┌─ Material
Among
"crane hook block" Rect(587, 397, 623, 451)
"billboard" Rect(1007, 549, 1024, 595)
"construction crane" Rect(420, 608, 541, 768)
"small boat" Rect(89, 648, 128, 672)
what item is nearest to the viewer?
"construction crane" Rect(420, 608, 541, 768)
└─
• **Directive**
Edit the rows so that "small boat" reads "fishing boat" throughout, leaving everything else unchanged.

• **Response to this exercise**
Among
"crane hook block" Rect(587, 397, 623, 451)
"billboard" Rect(1007, 549, 1024, 595)
"construction crane" Rect(420, 608, 541, 768)
"fishing boat" Rect(89, 648, 128, 672)
what item is nearest to the viewer?
"construction crane" Rect(420, 608, 541, 768)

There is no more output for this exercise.